Problem statement:
Give the lines of the records below, from the beginning through the line containing "What colour is", as a JSON list of strings with one string per line and blank lines omitted.

(Slide chart reasoning data)

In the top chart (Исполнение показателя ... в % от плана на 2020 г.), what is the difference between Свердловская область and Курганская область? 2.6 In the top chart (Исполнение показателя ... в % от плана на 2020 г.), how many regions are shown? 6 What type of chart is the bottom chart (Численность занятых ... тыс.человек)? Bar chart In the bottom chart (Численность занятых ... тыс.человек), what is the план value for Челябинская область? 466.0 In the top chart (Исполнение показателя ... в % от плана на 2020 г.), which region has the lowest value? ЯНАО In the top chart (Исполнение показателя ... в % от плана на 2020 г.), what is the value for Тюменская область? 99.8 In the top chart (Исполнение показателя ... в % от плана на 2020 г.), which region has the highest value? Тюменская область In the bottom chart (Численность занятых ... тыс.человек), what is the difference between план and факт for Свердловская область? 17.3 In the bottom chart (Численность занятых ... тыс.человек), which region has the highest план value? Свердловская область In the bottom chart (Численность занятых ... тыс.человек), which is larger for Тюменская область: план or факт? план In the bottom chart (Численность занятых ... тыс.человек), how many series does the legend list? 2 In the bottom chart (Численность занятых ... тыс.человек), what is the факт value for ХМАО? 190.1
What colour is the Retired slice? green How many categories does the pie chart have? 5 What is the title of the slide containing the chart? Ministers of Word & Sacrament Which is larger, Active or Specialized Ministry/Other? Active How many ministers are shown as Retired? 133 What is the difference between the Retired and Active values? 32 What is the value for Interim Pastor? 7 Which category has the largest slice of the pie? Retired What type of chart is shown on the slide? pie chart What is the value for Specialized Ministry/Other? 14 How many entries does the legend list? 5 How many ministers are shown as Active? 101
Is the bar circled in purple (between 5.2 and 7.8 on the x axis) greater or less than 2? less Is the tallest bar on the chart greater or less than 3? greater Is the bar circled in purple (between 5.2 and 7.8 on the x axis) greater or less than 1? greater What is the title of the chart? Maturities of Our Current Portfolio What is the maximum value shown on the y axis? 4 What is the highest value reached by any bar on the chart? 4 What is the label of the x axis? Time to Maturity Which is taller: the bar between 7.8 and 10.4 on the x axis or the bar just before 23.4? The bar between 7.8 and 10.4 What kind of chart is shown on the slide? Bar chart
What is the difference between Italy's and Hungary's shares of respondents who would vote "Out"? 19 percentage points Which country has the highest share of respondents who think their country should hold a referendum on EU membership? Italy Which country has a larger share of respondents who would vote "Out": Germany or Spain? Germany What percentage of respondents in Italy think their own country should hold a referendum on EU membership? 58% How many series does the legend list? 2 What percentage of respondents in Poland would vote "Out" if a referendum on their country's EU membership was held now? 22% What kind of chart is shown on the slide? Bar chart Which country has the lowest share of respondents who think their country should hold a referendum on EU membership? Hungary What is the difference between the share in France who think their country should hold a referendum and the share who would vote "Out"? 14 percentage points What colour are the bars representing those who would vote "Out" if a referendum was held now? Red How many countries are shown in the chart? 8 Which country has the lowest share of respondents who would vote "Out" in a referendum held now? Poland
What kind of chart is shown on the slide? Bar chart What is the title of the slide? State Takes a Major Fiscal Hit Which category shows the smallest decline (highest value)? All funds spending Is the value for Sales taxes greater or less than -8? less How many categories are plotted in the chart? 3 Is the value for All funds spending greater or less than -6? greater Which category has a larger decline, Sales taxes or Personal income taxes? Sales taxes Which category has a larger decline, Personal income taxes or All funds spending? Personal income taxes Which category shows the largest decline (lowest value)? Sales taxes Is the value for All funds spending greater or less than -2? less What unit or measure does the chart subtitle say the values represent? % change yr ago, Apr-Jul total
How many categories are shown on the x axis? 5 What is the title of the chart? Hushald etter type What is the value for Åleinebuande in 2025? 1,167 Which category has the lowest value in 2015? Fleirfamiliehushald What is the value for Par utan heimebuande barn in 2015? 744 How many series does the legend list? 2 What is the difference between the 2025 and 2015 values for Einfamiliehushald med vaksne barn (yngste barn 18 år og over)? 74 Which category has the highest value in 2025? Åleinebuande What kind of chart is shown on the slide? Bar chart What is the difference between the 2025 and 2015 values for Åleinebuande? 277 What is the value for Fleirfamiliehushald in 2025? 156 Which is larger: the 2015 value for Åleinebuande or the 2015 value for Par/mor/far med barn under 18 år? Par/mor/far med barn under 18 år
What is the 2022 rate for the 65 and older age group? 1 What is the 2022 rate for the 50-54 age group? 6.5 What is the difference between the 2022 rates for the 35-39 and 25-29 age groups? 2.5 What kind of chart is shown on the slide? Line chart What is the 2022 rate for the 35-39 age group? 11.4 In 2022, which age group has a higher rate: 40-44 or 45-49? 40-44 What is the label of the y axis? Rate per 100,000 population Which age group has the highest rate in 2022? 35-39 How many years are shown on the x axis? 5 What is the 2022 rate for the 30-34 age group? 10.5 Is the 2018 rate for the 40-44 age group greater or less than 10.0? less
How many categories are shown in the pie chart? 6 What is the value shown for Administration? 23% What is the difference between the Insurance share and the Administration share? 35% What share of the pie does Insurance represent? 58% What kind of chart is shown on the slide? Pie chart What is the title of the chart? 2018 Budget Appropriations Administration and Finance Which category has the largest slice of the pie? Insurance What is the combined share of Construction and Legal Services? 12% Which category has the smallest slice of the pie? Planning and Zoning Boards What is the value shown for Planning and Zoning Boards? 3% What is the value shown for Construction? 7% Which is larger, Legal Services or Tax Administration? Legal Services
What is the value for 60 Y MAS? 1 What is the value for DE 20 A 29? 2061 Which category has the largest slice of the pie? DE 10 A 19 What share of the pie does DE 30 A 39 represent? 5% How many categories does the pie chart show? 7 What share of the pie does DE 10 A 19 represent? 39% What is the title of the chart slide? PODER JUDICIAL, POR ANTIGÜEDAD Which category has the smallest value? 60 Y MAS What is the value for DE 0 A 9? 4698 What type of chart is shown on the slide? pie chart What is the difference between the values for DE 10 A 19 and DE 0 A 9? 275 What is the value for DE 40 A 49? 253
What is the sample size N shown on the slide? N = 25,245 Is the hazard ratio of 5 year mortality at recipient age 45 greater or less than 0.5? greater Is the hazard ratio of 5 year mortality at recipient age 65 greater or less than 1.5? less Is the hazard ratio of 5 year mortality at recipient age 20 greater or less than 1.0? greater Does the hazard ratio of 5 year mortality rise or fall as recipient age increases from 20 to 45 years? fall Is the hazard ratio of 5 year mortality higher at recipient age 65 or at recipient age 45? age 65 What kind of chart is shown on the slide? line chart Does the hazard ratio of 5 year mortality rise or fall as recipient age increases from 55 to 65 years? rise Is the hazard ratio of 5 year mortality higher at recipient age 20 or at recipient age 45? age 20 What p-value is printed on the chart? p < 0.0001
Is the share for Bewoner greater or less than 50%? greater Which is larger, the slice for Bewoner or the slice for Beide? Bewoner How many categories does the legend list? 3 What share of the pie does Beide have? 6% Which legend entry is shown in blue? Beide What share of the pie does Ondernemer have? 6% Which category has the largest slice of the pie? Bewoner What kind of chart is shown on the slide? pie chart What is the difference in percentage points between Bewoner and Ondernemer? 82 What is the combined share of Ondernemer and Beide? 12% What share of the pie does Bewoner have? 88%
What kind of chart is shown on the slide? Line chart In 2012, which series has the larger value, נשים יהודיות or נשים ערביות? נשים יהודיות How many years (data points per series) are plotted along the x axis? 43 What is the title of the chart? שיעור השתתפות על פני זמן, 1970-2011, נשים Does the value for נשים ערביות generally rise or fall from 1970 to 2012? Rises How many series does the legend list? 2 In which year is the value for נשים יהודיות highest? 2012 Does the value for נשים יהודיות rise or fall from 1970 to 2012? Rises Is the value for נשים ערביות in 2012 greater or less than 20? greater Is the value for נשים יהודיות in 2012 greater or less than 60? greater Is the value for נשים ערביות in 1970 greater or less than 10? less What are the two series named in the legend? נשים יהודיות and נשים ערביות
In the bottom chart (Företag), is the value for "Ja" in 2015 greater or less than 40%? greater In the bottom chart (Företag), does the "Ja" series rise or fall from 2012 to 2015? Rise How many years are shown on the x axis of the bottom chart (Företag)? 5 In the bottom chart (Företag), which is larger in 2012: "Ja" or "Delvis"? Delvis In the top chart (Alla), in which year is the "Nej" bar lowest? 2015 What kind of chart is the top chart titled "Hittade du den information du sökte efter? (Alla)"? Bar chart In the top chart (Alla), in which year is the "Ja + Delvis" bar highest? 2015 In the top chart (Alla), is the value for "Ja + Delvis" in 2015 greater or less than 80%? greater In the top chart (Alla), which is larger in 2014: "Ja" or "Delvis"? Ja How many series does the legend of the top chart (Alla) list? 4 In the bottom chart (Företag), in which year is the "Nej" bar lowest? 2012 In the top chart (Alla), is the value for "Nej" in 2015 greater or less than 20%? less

Problem solution:
[
  "In the top chart (Исполнение показателя ... в % от плана на 2020 г.), what is the difference between Свердловская область and Курганская область? 2.6 In the top chart (Исполнение показателя ... в % от плана на 2020 г.), how many regions are shown? 6 What type of chart is the bottom chart (Численность занятых ... тыс.человек)? Bar chart In the bottom chart (Численность занятых ... тыс.человек), what is the план value for Челябинская область? 466.0 In the top chart (Исполнение показателя ... в % от плана на 2020 г.), which region has the lowest value? ЯНАО In the top chart (Исполнение показателя ... в % от плана на 2020 г.), what is the value for Тюменская область? 99.8 In the top chart (Исполнение показателя ... в % от плана на 2020 г.), which region has the highest value? Тюменская область In the bottom chart (Численность занятых ... тыс.человек), what is the difference between план and факт for Свердловская область? 17.3 In the bottom chart (Численность занятых ... тыс.человек), which region has the highest план value? Свердловская область In the bottom chart (Численность занятых ... тыс.человек), which is larger for Тюменская область: план or факт? план In the bottom chart (Численность занятых ... тыс.человек), how many series does the legend list? 2 In the bottom chart (Численность занятых ... тыс.человек), what is the факт value for ХМАО? 190.1",
  "What colour is the Retired slice? green How many categories does the pie chart have? 5 What is the title of the slide containing the chart? Ministers of Word & Sacrament Which is larger, Active or Specialized Ministry/Other? Active How many ministers are shown as Retired? 133 What is the difference between the Retired and Active values? 32 What is the value for Interim Pastor? 7 Which category has the largest slice of the pie? Retired What type of chart is shown on the slide? pie chart What is the value for Specialized Ministry/Other? 14 How many entries does the legend list? 5 How many ministers are shown as Active? 101"
]